In questo contesto le forze reazionarie, conservatrici ed anche esplicitamente fasciste
hanno risollevato la testa: lo testimoniano le manifestazioni in favore di una statua di
Salazar, le numerose manifestazioni nazionaliste tenutesi a Lisbona e ad Oporto nel
novembre scorso, i ripetuti appelli all'"uomo della Provvidenza", impersonato all'occasione
dal generale Pires Veloso, ex-governatore della zona militare settentrionale, nonché la
confluenza di molti militari dal conservatore C.D.S. ad un raggruppamento marcatamente
filo-fascista come il M.I.R.N., guidato da un gerarca fascista in auge ai tempi di Salazar (il
generale Kaulza Arriaga).
Anche nelle scuole, soprattutto in quelle secondarie, il fascismo sta riprendendo piede, con
bombe, attentati, provocazioni di ogni tipo (saluti fascisti, aggressioni, ecc.).
I padroni, con le loro organizzazioni confindustriali, hanno da tempo rialzato la cresta,
chiedendo l'abrogazione di tutte le leggi migliorative della condizione operaia ottenute
negli ultimi anni (diritto di sciopero, commissioni operaie, ecc).
La lotta riprende?
Un regime di austerità e di sacrifici non è mai molto piacevole.

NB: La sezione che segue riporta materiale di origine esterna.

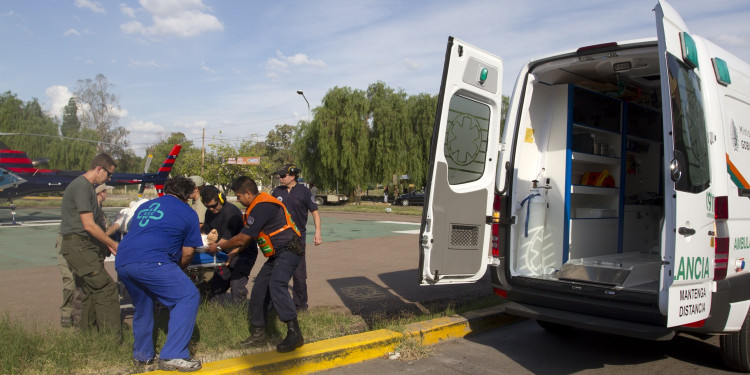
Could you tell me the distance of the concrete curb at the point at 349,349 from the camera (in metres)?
4.26

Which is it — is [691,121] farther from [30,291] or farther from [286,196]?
[30,291]

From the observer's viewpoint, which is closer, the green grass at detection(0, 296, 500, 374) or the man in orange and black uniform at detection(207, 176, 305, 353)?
the green grass at detection(0, 296, 500, 374)

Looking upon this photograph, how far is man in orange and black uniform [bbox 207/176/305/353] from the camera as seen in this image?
456cm

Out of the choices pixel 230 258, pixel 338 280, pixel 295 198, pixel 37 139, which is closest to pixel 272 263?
pixel 230 258

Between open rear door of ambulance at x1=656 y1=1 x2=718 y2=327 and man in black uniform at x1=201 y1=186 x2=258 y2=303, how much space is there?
3890 mm

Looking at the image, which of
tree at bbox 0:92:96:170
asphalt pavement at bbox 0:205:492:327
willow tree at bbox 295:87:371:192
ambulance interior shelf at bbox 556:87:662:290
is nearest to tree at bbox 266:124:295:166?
tree at bbox 0:92:96:170

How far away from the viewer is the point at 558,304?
15.3 feet

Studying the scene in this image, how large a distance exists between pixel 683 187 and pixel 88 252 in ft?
16.3

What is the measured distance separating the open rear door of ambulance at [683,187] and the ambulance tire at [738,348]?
69 centimetres

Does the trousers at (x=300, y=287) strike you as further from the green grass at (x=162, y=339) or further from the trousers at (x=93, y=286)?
the trousers at (x=93, y=286)

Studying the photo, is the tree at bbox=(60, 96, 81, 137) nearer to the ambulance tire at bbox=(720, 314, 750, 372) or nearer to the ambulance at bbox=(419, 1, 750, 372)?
the ambulance at bbox=(419, 1, 750, 372)

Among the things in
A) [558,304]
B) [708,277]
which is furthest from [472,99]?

Non è dunque un caso che
le lotte si siano intensificate negli ultimi tempi, anche se con una connotazione diversa da
quelle del '75: allora predominava l'aspetto politico, quello di lotta e pressione contro il
potere, oggi è la volta delle rivendicazioni economiche spicce. Potrebbe anche darsi che la
gente si sia rassegnata ad aspettare le elezioni del 1980 per esprimere il suo parere.

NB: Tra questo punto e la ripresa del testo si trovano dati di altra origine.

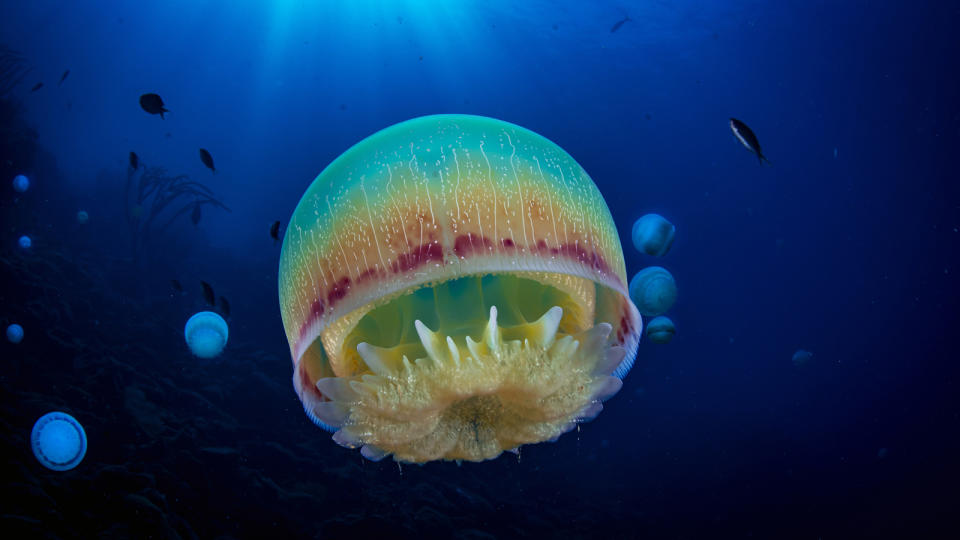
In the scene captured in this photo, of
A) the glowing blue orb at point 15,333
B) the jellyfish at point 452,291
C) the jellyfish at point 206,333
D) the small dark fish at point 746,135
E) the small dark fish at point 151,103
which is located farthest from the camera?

Un'altra ipotesi, non contraddittoria con la precedente, si rifà alla perdita di credibilità
subita in questi anni dalle ideologie, dai grandi "progetti" rivoluzionari, dalle parole in
genere: più concreti appaiono alla gente i miglioramenti economici immediati, palpabili.

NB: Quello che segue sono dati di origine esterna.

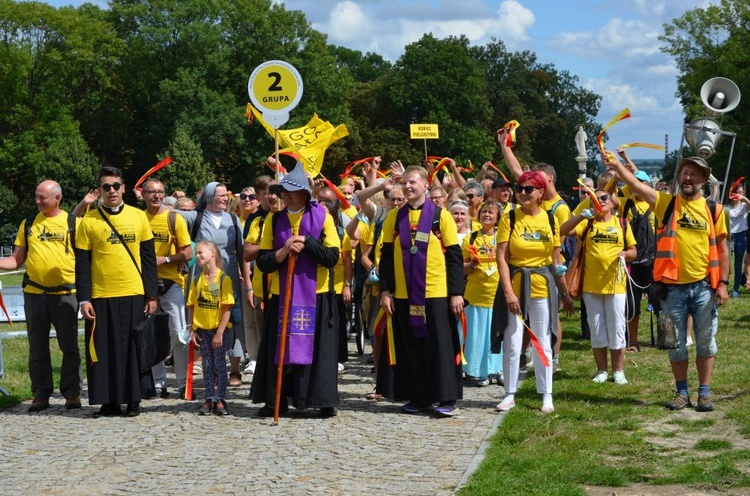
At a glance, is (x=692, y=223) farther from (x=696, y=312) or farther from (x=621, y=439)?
(x=621, y=439)

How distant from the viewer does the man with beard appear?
8844mm

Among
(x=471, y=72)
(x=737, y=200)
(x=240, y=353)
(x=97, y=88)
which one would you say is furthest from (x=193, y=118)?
(x=240, y=353)

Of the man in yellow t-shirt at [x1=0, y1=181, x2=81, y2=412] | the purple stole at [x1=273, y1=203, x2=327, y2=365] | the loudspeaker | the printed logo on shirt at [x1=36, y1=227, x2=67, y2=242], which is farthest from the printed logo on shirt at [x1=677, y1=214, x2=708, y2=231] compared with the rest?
the printed logo on shirt at [x1=36, y1=227, x2=67, y2=242]

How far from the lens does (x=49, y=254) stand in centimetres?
983

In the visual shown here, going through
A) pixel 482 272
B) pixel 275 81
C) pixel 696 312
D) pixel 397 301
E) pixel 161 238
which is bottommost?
pixel 696 312

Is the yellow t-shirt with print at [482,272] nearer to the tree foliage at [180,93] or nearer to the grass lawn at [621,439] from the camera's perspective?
the grass lawn at [621,439]

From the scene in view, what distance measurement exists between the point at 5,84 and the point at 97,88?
5902mm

La prima forma assunta dall'attuale ripresa della combattività operaia è quella degli
scioperi locali di fabbrica, o contro il ritorno dei vecchi padroni, o contro le misure
repressive da questi adottate (come i licenziamenti più o meno di massa), o contro altre
misure più generali di repressione contro i settori più combattivi della classe operaia.
Queste lotte contro la "rivincita padronale" sono lotte isolate, particolarmente legate alla
combattività espressa localmente dai lavoratori.
Un secondo tipo di lotte è caratterizzato da forme molto diverse, che sono poi quelle
classiche dei movimenti corporativi e di limitata durata per sostenere il sindacato durante i
negoziati per il rinnovo dei contratti collettivi. Lotte di questo tipo si sono avute
recentemente tra i metallurgici, i funzionari e gli impiegati municipali, gli insegnanti, ecc.
ecc.. Grazie a questa ripresa della combattività della base i sindacati hanno migliorato la
loro "immagine", celando quella reale di gigantesche macchine farraginose e burocratiche
al servizio del partito comunista. Quest'ultimo infatti, se non ha saputo ritagliarsi un suo
spazio politico importante in campo politico, si è però rifatto in campo sindacale: si è così
preso la rivincita anche sui militanti di estrema sinistra - quelli che avevano sostenuto
Otelo de Carvalho - costringendoli a subordinarsi a lui in campo sindacale. Ultimo
esempio di questa forza sindacale del partito comunista è stata la recente costituzione di
un sindacato contadino alternativo a quello esistente (il C.A.P., di tendenza ultra-conservatrice). L'operazione è riuscita, ma grazie soltanto alla capacità organizzativa e di
mobilitazione della macchina burocratica comunista.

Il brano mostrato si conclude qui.